Deprem olduğunda ben, sıcaktan bunalmış, yatakta bir o yana bir bu yana dönüyordum, bir türlü uyku tutmuyordu. Derken müthiş bir gürlemeyle her yer sallanmaya başladı. Ne korkunç bir şeydi o, gerçekten... Hiç bitmeyecek sanmıştım. Ancak bugün geriye dönüp baktığımda, neredeyse sallantıdan çok o inanılmaz gümbürtüyü anımsıyorum. Hayatımda daha önce hiç bu kadar korkmamıştım.

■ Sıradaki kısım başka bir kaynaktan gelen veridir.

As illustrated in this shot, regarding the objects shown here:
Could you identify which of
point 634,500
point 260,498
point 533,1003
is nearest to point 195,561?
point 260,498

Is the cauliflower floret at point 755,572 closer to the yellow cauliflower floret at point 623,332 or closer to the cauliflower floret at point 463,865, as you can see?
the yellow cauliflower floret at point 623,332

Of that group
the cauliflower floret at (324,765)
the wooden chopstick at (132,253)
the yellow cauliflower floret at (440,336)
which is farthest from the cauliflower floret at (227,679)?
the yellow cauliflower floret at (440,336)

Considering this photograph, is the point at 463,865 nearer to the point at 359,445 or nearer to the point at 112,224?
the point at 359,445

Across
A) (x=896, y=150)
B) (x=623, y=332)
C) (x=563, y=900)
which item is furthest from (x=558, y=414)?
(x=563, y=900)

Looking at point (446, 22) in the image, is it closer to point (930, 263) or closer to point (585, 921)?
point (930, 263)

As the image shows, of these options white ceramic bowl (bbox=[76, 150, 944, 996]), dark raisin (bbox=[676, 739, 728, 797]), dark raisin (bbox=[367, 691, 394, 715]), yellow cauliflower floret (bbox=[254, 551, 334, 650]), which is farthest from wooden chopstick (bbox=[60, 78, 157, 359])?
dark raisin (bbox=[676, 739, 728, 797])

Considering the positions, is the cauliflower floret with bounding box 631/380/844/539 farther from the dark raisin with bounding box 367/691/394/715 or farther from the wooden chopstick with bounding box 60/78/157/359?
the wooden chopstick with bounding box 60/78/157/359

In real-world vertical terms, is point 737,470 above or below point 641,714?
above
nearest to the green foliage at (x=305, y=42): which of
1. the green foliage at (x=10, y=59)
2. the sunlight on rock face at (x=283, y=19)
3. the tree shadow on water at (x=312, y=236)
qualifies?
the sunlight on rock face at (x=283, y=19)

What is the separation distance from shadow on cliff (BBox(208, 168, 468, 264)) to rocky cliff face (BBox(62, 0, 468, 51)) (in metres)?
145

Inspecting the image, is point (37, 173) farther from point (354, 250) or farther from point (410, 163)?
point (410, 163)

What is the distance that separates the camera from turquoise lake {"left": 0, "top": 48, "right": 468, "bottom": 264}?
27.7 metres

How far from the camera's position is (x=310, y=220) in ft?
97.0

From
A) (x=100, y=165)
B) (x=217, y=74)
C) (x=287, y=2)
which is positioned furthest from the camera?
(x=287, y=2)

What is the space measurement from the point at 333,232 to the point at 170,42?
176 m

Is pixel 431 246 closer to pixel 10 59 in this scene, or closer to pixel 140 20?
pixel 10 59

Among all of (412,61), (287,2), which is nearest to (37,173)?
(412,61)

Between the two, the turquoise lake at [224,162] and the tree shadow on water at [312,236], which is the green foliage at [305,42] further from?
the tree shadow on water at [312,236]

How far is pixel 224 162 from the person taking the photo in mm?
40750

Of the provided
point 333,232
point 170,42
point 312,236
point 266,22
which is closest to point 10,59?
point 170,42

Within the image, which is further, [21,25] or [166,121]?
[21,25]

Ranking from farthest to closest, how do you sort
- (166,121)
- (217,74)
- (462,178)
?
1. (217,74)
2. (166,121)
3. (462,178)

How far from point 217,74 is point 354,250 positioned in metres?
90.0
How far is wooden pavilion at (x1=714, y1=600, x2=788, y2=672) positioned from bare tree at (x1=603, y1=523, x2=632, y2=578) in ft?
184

Evet, sevgili yazar (artık size böyle hitap etmemde bir sakınca yok, değil mi?), yazdıklarınızı okuduktan sonra, açıkçası, şöyle bir endişeye kapıldım... nasıl desem: Böyle bir konuyu işleyen bir romanın okur tarafından nasıl karşılanacağını düşünmek zorundasınız. Yazdıklarınız ister istemez tatsız anıları tazeleyecek, korkuları depreştirecek, insanları unutmaya çalıştıkları bir dönemle yeniden yüzleşmeye zorlayacak. Bu durumda, çoğu insan bu konunun ele alındığı bir kitabı okumaktan kaçınırmış gibi geliyor bana, hatta okumaya niyetlenenlerin önemli bir kısmını bile bu sevimsiz duygulardan uzaklaşmak için kitabınızı kısa sürede ellerinden atabilirler...
Buna hazırlıklı olmalısınız.
Yani, sevgili Selin... demek istediğim şu: Daha ilk romanında bu kadar mayınlı bir araziye girmen şart mı?